Pero viendo que la estatua permanecía muda, se enfadó tanto, que agarró una piedra y se la lanzó con todas sus fuerzas a la cabeza. Cayó decapitada la estatua y dejó al descubierto una vasija llena de monedas de oro, que Vardiello se apresuró a llevar a su casa:

—¡Madre, madre!, ¡mira cuántos altramuces!

La madre, al ver las monedas y sabedora de que su hijo contaría la aventura a diestro y siniestro, le dijo que esperara en la puerta porque tenía que espantar un fantasma que se había colado en la casa.

Vardiello, que se lo tragaba todo, se sentó ante la puerta y, entretanto, la madre, desde la ventana de arriba, lanzó sobre él durante más de media hora pasas e higos secos, que él recogía gritando:

—¡Madre, madre, si sigue lloviendo así, nos hacemos ricos!

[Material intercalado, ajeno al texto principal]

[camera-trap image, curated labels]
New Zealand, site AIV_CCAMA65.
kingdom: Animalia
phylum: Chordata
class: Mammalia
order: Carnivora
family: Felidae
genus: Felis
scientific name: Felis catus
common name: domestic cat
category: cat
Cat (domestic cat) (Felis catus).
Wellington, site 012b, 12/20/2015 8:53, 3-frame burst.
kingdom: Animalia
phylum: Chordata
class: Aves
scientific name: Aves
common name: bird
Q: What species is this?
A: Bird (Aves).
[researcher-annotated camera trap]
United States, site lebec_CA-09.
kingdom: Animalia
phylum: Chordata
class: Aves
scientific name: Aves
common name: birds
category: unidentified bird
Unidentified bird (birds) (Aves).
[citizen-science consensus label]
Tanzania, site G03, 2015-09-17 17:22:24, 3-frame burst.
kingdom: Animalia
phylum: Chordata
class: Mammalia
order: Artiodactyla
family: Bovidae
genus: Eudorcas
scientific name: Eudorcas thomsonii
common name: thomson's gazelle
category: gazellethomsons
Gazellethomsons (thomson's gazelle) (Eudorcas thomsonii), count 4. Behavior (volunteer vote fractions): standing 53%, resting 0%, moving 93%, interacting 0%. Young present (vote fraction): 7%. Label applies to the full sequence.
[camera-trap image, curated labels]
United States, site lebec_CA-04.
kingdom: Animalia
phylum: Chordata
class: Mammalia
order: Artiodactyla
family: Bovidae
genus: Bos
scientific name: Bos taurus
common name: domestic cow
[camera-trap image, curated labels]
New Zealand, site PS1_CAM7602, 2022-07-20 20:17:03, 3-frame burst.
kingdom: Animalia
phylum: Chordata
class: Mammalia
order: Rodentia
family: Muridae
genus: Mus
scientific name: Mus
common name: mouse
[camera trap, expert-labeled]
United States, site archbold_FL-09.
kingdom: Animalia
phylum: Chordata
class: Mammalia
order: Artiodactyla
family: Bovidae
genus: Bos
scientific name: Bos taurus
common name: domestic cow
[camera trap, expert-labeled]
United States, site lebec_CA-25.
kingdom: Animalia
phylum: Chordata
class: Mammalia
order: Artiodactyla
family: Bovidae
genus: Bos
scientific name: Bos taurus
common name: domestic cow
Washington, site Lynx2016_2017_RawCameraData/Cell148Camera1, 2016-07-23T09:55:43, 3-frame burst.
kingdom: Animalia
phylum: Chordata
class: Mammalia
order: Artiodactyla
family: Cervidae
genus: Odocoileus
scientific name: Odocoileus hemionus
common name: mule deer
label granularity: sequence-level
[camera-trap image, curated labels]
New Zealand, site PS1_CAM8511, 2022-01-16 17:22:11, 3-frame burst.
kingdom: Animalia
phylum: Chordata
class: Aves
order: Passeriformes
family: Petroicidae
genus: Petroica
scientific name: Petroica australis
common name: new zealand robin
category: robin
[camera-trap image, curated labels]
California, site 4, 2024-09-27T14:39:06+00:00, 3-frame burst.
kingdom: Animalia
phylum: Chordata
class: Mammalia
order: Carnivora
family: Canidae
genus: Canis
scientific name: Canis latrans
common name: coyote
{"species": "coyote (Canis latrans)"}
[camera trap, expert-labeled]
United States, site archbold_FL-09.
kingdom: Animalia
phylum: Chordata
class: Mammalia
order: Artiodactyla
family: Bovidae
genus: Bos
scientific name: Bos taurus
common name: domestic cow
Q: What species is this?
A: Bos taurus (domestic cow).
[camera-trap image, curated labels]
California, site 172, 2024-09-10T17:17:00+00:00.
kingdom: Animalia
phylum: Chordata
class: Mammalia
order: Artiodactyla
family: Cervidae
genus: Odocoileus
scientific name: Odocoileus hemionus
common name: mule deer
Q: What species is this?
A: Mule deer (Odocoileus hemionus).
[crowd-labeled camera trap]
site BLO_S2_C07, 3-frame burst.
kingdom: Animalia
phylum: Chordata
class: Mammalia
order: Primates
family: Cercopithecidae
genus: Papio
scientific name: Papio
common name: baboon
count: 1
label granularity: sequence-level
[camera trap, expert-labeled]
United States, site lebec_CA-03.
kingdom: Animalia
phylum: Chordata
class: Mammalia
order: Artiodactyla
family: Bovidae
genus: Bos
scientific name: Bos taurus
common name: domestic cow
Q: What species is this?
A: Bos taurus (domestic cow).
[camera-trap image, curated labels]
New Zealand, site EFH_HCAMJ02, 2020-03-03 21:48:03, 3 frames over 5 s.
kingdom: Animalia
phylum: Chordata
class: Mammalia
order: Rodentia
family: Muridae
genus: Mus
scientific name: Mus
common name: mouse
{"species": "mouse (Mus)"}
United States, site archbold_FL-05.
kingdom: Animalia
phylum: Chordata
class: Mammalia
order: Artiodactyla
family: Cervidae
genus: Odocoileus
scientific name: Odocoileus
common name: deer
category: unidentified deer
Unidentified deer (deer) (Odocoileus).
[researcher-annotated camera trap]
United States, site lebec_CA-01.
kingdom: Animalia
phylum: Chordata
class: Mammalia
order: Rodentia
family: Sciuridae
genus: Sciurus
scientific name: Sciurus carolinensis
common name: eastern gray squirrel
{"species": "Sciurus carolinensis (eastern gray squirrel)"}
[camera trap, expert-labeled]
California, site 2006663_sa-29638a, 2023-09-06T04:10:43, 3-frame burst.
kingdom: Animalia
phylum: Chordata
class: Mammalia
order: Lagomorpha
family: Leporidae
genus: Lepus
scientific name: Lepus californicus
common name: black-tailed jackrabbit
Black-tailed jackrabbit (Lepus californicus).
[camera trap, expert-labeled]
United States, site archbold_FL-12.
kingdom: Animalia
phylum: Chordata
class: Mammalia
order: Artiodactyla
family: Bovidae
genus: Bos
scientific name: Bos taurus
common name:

Cuando terminó de recoger, estaba tan cansado que se fue a dormir.

Días después, ocurrió que se peleaban dos vecinos, maleantes ambos, por un escudo de oro que habían encontrado en el suelo. Al verlos, Vardiello dijo:

—Vaya borricos que sois para discutir tanto por un altramuz. ¡Si ni siquiera se pueden comer! Lo sé porque yo encontré una olla repleta.

Los que estaban cerca, al escucharlo, le preguntaron dónde, cómo y cuándo había encontrado esos altramuces que no se podían comer. Y Vardiello respondió:

—Los encontré en un palacio, dentro de un hombre mudo. Fue el día de la lluvia de pasas e higos secos.

Como todos sabían lo simple que era, supusieron que aquello era fruto de su imaginación y se olvidaron del asunto.

Así, el buen juicio de la madre puso remedio a las burradas del hijo. Por eso podemos decir, sin miedo a equivocarnos, que a piloto diestro, no hay mar siniestro.

FIN

¿Quién ha escrito y quién ha ilustrado este cuento?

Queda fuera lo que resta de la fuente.